In January, Yechury tendered his resignation as party head after the Central Committee rejected his draft of the main political resolution to be placed before this week’s party congress and adopted the resolution submitted by the Karat faction.

On the orders of the party leadership, Yechury agreed to remain in his post. But he has made clear that he and his supporters will exercise their right to overturn the Karat faction’s “tactical line” at this week’s congress.

According to press reports, more than seven thousand amendments to the fifty plus-page resolution have been submitted. A large number of these are said to directly pertain to the policy split within the party leadership.

The Karat faction is also reported to be preparing a challenge to Yechury’s re-election as general secretary, although he only assumed the post at the last congress in 2015. The general secretary will be selected by the incoming Central Committee and announced at the congress’s conclusion.

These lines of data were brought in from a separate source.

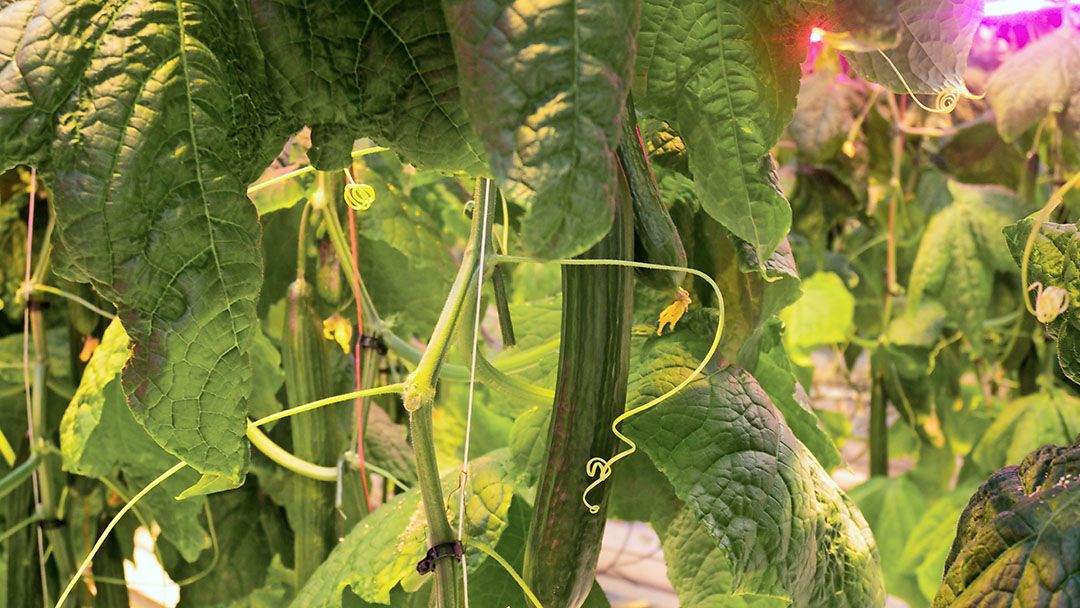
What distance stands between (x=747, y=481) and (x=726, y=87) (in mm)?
219

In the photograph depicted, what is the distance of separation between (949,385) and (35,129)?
1633 millimetres

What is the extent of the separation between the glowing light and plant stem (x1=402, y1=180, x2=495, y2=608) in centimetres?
30

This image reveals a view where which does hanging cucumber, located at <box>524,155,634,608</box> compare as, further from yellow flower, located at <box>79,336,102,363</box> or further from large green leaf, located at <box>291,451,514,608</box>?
yellow flower, located at <box>79,336,102,363</box>

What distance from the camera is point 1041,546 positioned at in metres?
0.42

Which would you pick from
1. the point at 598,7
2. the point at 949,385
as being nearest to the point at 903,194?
the point at 949,385

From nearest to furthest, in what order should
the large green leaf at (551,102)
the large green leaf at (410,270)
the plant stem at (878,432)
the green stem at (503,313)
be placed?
the large green leaf at (551,102) → the green stem at (503,313) → the large green leaf at (410,270) → the plant stem at (878,432)

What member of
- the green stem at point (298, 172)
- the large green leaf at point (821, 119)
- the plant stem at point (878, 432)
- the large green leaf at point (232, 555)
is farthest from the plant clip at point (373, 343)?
the plant stem at point (878, 432)

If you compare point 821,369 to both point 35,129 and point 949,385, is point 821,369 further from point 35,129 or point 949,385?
point 35,129

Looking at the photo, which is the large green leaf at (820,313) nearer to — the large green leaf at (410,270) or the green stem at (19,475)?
the large green leaf at (410,270)

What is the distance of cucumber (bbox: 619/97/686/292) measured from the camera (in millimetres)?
478

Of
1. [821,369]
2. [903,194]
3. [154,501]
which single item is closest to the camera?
[154,501]

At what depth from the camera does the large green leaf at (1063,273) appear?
1.56ft

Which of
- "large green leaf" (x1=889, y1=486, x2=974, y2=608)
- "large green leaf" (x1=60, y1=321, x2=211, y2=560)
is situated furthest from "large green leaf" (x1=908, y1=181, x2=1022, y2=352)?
"large green leaf" (x1=60, y1=321, x2=211, y2=560)

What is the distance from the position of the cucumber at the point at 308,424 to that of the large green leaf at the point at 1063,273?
1.63ft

Behind the deep factional cleavage lies a huge erosion of the party’s electoral support, as a result of its implementation of right-wing policies where it has held state office and its close identification with Congress Party-led national governments, and of its influence within the Indian political establishment.

As recently as 2009, the CPM-led Left Front was the third-largest force in India’s parliament and governed three states, including West Bengal, where it held office since 1977.

Today it has less than a dozen seats in the Lok Sabha, the lower house of the national parliament, and forms government only in Kerala.

The Yechury faction, which is based in West Bengal, fears that without an explicit bloc with Congress it will be wiped out in the 2019 elections, due to the state’s increasing electoral polarization between the Trinamul Congress and the BJP.

The Kerala-based Karat faction, on the other hand, believes that any explicit CPM bloc or “understanding” with the Congress will damage their prospects in Kerala, where the Congress is the Left Front’s principal adversary.

In addition to these conflicting electoral compulsions, the Karat faction, which includes much of the CPM-allied Centre of Indian Trade Unions bureaucracy, is motivated by its fear that allying with the Congress will only further discredit the CPM among working people and under conditions where there could be a rapid shift left. In this regard, Karat has highlighted the groundswell of support for the British Labour Party “left” Jeremy Corbyn, because of his claims to oppose austerity and war.

Shorn of its left-sounding rhetorical flourishes, Karat’s call for the CPM to focus on building “people’s movements” is based on the calculation that the Stalinists’ can best regain their influence within the Indian bourgeoisie by demonstrating that they continue to play a vital role in containing and politically smothering social opposition.

The real attitude of the Stalinists to the growing resistance of the working class is typified by their abandonment of the Maruti Suzuki workers who have been jailed for life on frame-up murder charges for challenging the sweatshop conditions that prevail in India’s new globally connected manufacturing industries.

Continuing their efforts to isolate the Maruti Suzuki workers, the Stalinists’ 50-page plus resolution contains not a single reference to them or their plight, although it is common knowledge that employers across Indian routinely threaten to “do a Maruti Suzuki” to intimidate and silence worker opposition.